Tuesday, January 22, 2013

Organs and elections in Israel

Assaf Romm wrote to me yesterday about a plan to solicit registrations for Israel's deceased organ donor list at today's national elections. If it works, it might make sense to rethink whether recruitment of deceased donors in the US should be mostly at the Department of Motor Vehicles...

"Adi (the Israeli organ donor card foundation) has decided to use election day (tomorrow) as an opportunity to register people as organ donors. 

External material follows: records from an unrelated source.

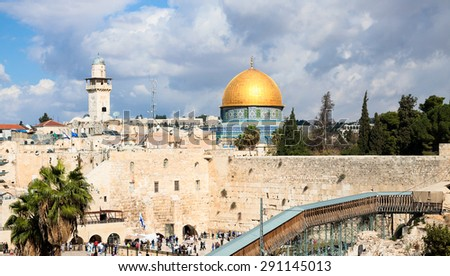 Mousque of Al-aqsa (Dome of the Rock) and Wailing wall in Jerusalem, Israel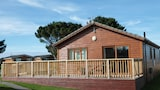 Atlantic Bays Holiday Park - Padstow Hotels
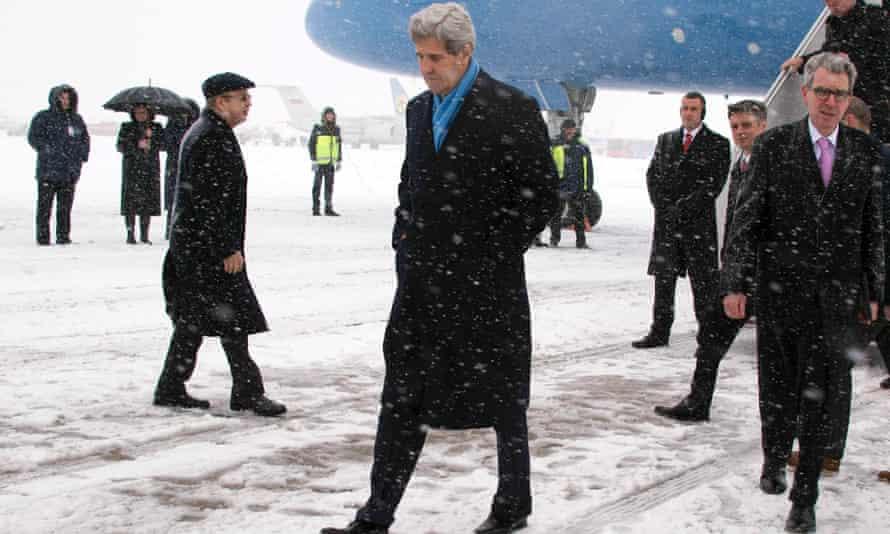 Secretary of state John Kerry arrives in snowbound Kiev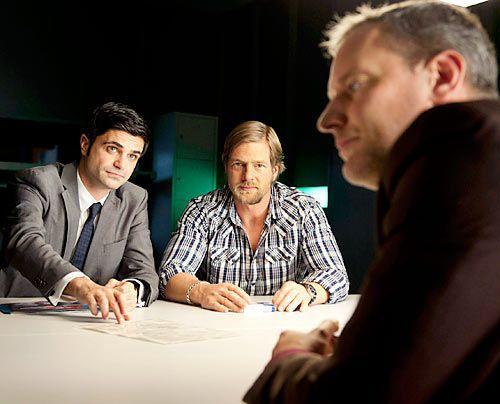 Haben einen Verdächtigen (Wolfgang Wagner, r.): Mick (Henning Baum, M.) und Andreas (Maximilian Grill, l.) ermitteln in einem verzwickten Fall. - Bildquelle: Martin Rottenkolber - Sat1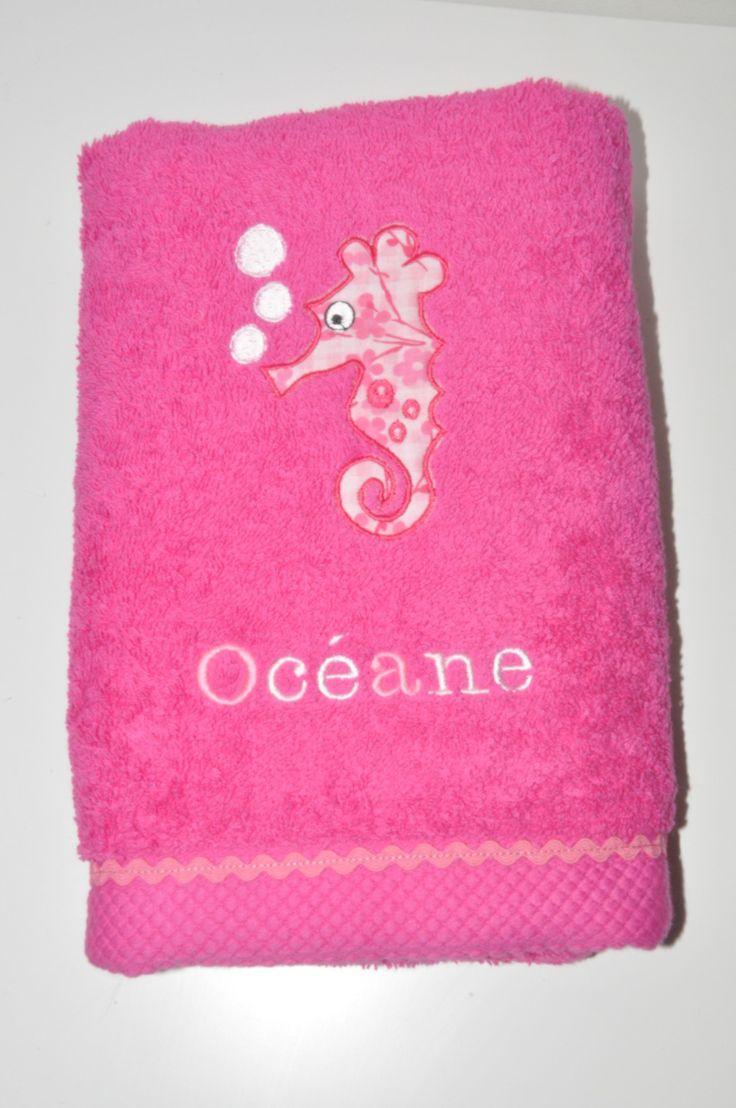 serviette de toilette/bain hypocampe rose fuchsia personnalisée brodée avec croquet rose clair pour piscine,plage : Textiles et tapis par lbm-creation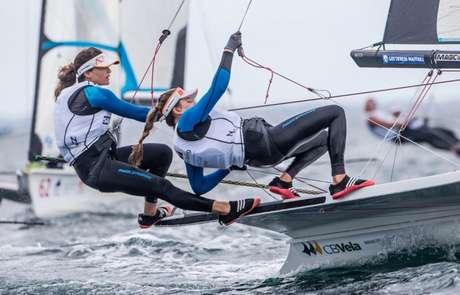 Dupla brasileira segue embalada no Mundial de Vela, disputado no Japão (Jesus Renedo/ Sailing Energy)
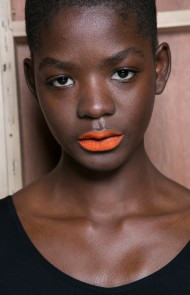 thumbs_03-eudon-choi-fall-2017-matte-bright-orange-lipstick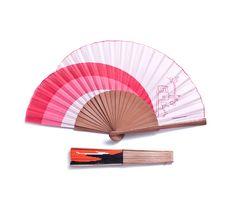 En estos días de #calor, en tu bolso no puede faltar un abanico,¿qué te parece este de #LibreríaMPM? #summeriscoming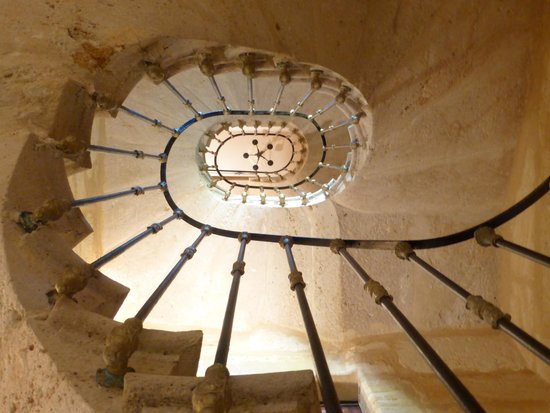 Les Logis du Roy: Looking up the stairwell at the lovely stonework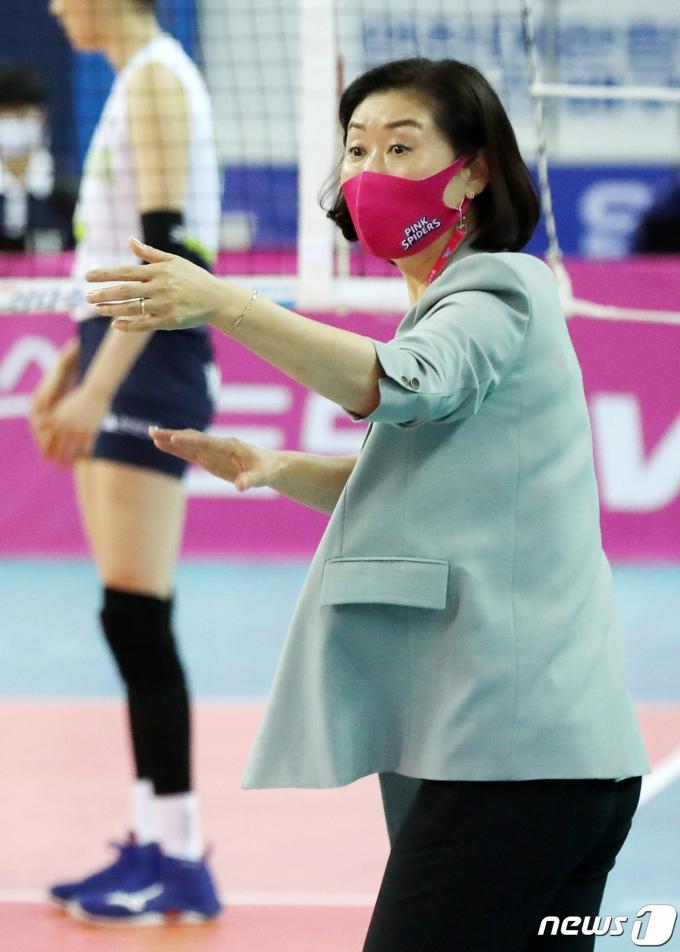 박미희 흥국생명 감독. 2020.11.22/뉴스1 © News1 민경석 기자
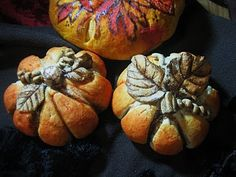 """These are loaves of bread """"painted"""" to look like pumpkins.  So cool.  Lots of creative ideas on this blog.  Enjoy <3 <3 <3 Chef Tess Bakeresse: New Fall Decorative Breads!"""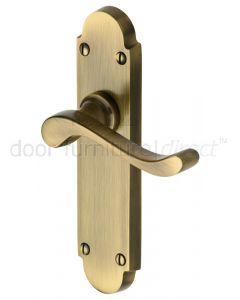 Heritage S610 Antique Brass Savoy Latch Door Handles
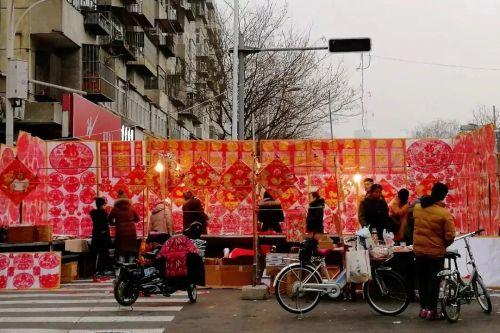 >> 天津,家家户户买福字、吊钱、窗花儿、春联,这是过年的重要标志。   崔立勇/摄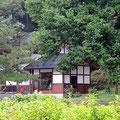 花巻温泉にほど近い、高山山荘。宮沢賢治の家族を頼って疎開してきたそうですが、森の中の一軒家の趣です。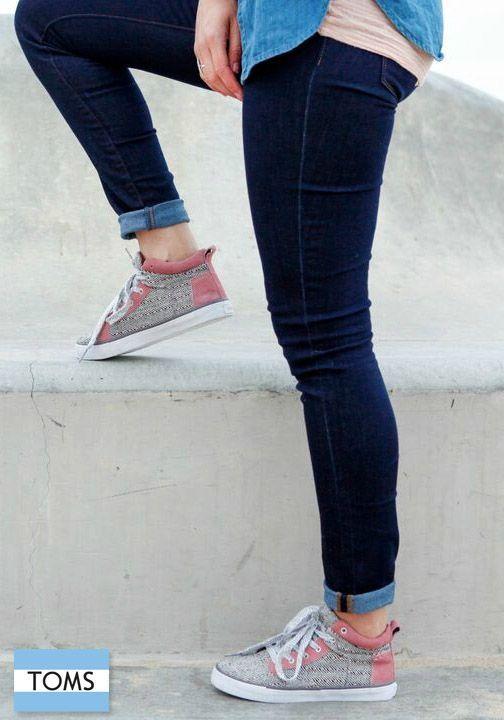Leotard fashion, Sneakers fashion outfits
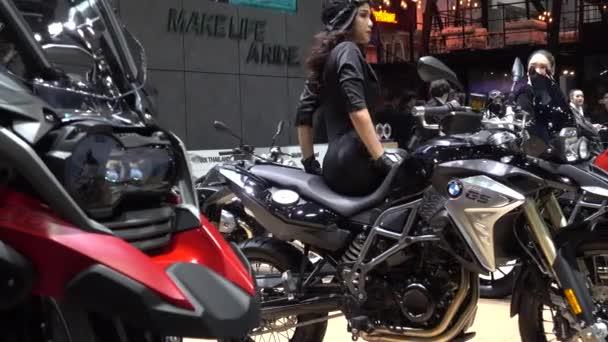 28 marzo 2017. Bangkok, Thailandia. Presentatore con moto Bmw la 38a Bangkok International Auto Show presso il centro di impatto.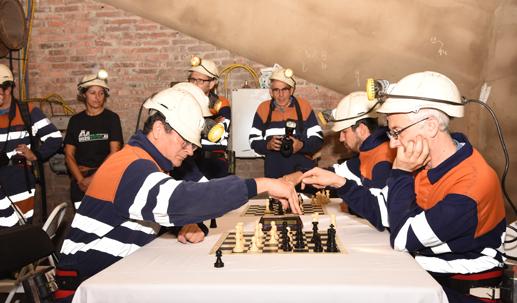 I Torneo 'Ajedrez bajo tierra' celebrado en el Pozo Sotón.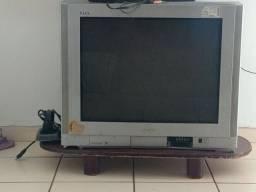Televisão de tubo grande e conversor digital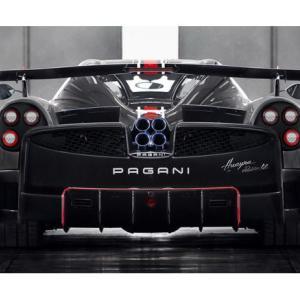 【画像・動画あり】『800馬力、3億8,000万円―パガーニ「Huayra Roadster BC(ウアイラ ロードスター BC)」』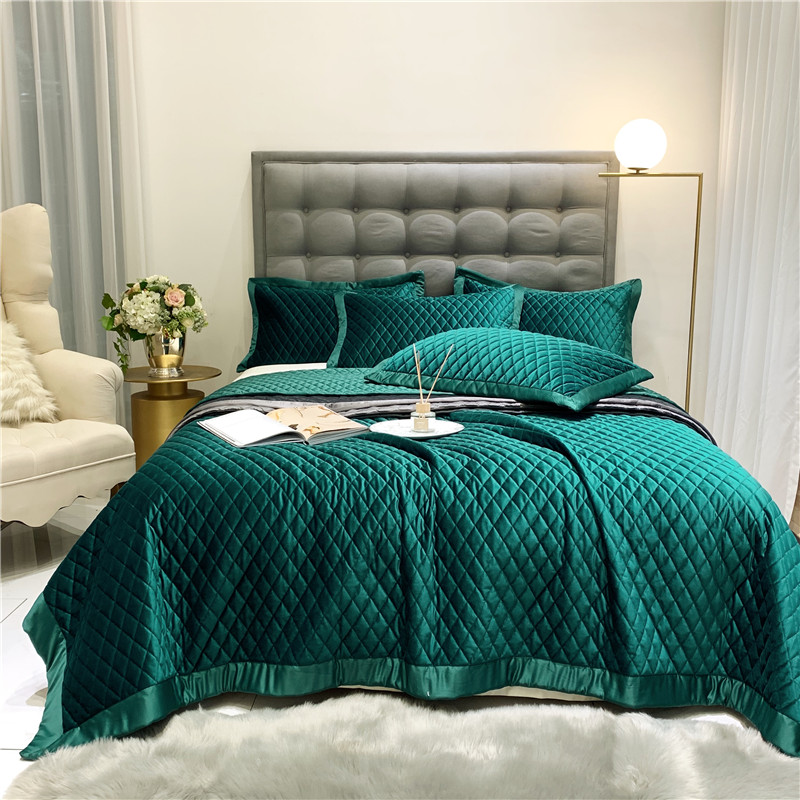 New Luxury Green Purple Yellow Gray White Soft Silk Velvet Fleece Quilted Bedspread Bed Cover Bed Sheet Blanket Pillowcases 3pcs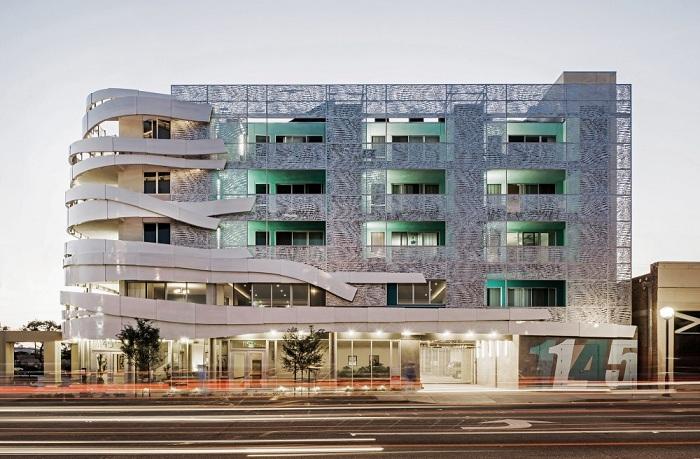 La Brea Affordable Housing - социальное жилье.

"Here is the ynet article (in Hebrew): 

לראשונה: עמדות החתמה לכרטיס אדי בקלפיות

Assaf summarizes:
"This is a joint project invented by someone at the National Transplantation Center and approved by the Ministry of Health.
About 750 Adi representatives will stand near the voting booths and will help citizens to sign the organ donor card at the same time they come to vote. This is the first time it has been done in Israel (and I couldn't find examples in other countries by searching in Google). Due to the recent advertising campaign for the (relatively) new priority law and increased attention in the public, Adi foundation expects about 720-750 thousand new organ donors during election day (and if they'll do half of that, it will still be an outstanding achievement in my opinion)."

Post-election update:
Assaf writes:

"First, either I made a mistake reading, or they made a mistake when they wrote the article which they fixed later on. The numbers were supposed to be from 720,000 to 750,000 but not as an estimate but as a difference (which makes much more sense), that is, they expected about 30,000 new organ donor card holders.
"Second, The actual output was 15,000 new organ donor card holders, so about half as much as they expected. That also means about 20 donors per representative, which is about one donor every half an hour. Frankly, I think this is embarrassing and I wouldn't expect any less than that by putting an Adi booth at any crowded shopping mall... They are still very happy of course."